Однажды в доме культуры выступал гипнотизер. Мы были на сеансе, стояли на балконе. В какой–то момент <84> гипнотизер попросил всех желающих сцепить руки за головой. Некоторые из нас так и сделали, и вдруг один мой приятель говорит: «А я не могу их расцепить!» Мы сначала подумали, что он шутит, но оказалось — нет. Тогда мы их ему растащили силой. Между пальцев были белые следы от напряжения. И хорошо, что сделали так, потому что всех, кто не смог расцепить руки, гипнотизер потом вызвал на сцену и проделывал там с ними всякие неприличные вещи: укладывал между стульев, ходил по ним ногами и т. п. [40]

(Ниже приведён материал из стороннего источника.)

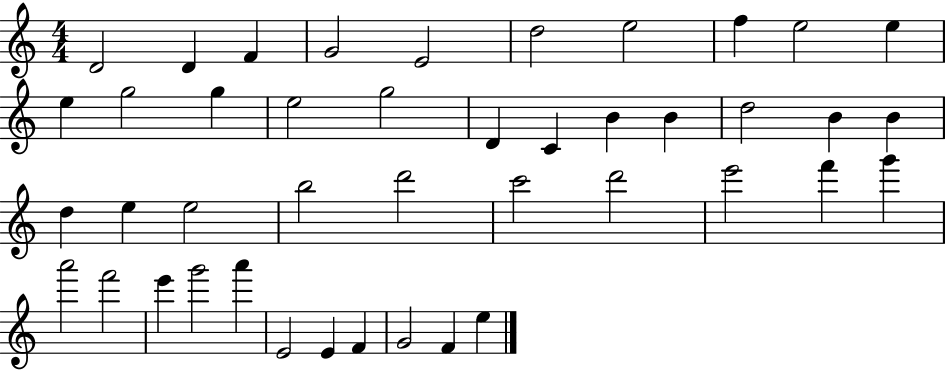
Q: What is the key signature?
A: C major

Был у меня в МИИТе друг Ваня. Мы с ним хорошо дружили. Он очень плохо видел, но очки не носил, потому что девчонки говорили, что у него красивые глаза, и что очки его портят. В результате он списывал все у меня, а почерк у меня такой, что я и сам его не всегда понимаю. Поэтому, если я еще как–то мог сдавать, то он — совсем никак. Вскоре его отчислили. Он отслужил в армии, поступил в физтех, кончил с красным дипломом и стал большим специалистом.

Занятия музыкой

Семья у нас была музыкальная и старшие мои очень хотели, чтобы я тоже владел инструментом, но так получалось, что как только начинались мои уроки музыки, происходил <85> какой–то катаклизм, семейный или даже государственный. Сначала решили учить меня скрипке. Но это был 1935–й год. Мы переехали на Потылиху и скрипка отпала. Потом решили выбрать рояль. Но в 1937 г. умер отец и снова стало не до музыки. Когда стали подниматься, прошло уже довольно много времени. Оставалась разве что виолончель. В 1941 г. я поступил в Гнесинскую музыкальную школу, где моим учителем был Андрей Алексеевич Борисяк, но с началом войны занятия прервались. В эвакуации, в Тамбове, я продолжал заниматься (учился у подгорецкого, старого человека дворянского происхождения), но это был уже не тот уровень. Кстати, в Тамбове в то же время и в той же музыкальной школе учился Ростропович — и, надо сказать, ничем среди прочих учеников не выделялся. Преподавателем его был, правда, каким–то образом оказавшийся в этих краях профессор Козолупов, а это все–таки имя. Ростропович сам впоследствии вспоминал, что сначала ленился и занимался кое–как, но в какой–то момент жизни сумел переломить себя, начал серьезно работать — и только тогда добился успеха. мы жили по соседству. Я приехал в эвакуацию к своей бабушке Анне Ивановне, а он — к своей тетке. Он был долговязый, с длинным тонким носом — его дразнили «Буратино» и «Подсолнухом». Потом уже, несколько лет спустя, я услышал, как он играл «Воспоминания о Флоренции» Чайковского — труднейшее произведение! — и поразился произошедшей с ним перемене.

когда в 1943–м году я вернулся в Москву, мне было не до музыки; к тому же, я чувствовал, что сильно отстал от своих товарищей. Я был уже взрослым, и заниматься вместе со школьниками было неудобно. Однажды, уже будучи студентом, я случайно встретил Борисяка, он спросил, почему я не появляюсь. Я рассказал о своих затруднениях, и он предложил мне заниматься частным образом. Так я стал ходить к нему домой, в Столешников переулок. Борисяк был не только виолончелистом. Петербуржец, сын ученого–геолога, он был астрономом (еще в гимназические годы открыл звезду, которая так и называется его именем: «звезда Борисяка») и поэтом, связанным с кругом футуристов. Меня <86> глубоко огорчало, что он не был религиозным человеком, хотя к религии относился с уважением. Жена же его, Евгения Александровна, и вовсе была ярой атеисткой (вероятно, она тоже принадлежала к среде футуристов — истинных представителей потерянной интеллигенции начала XX века). Их сын впоследствии приходил ко мне, казалось, он был на пути к обращению, но потом неожиданно умер.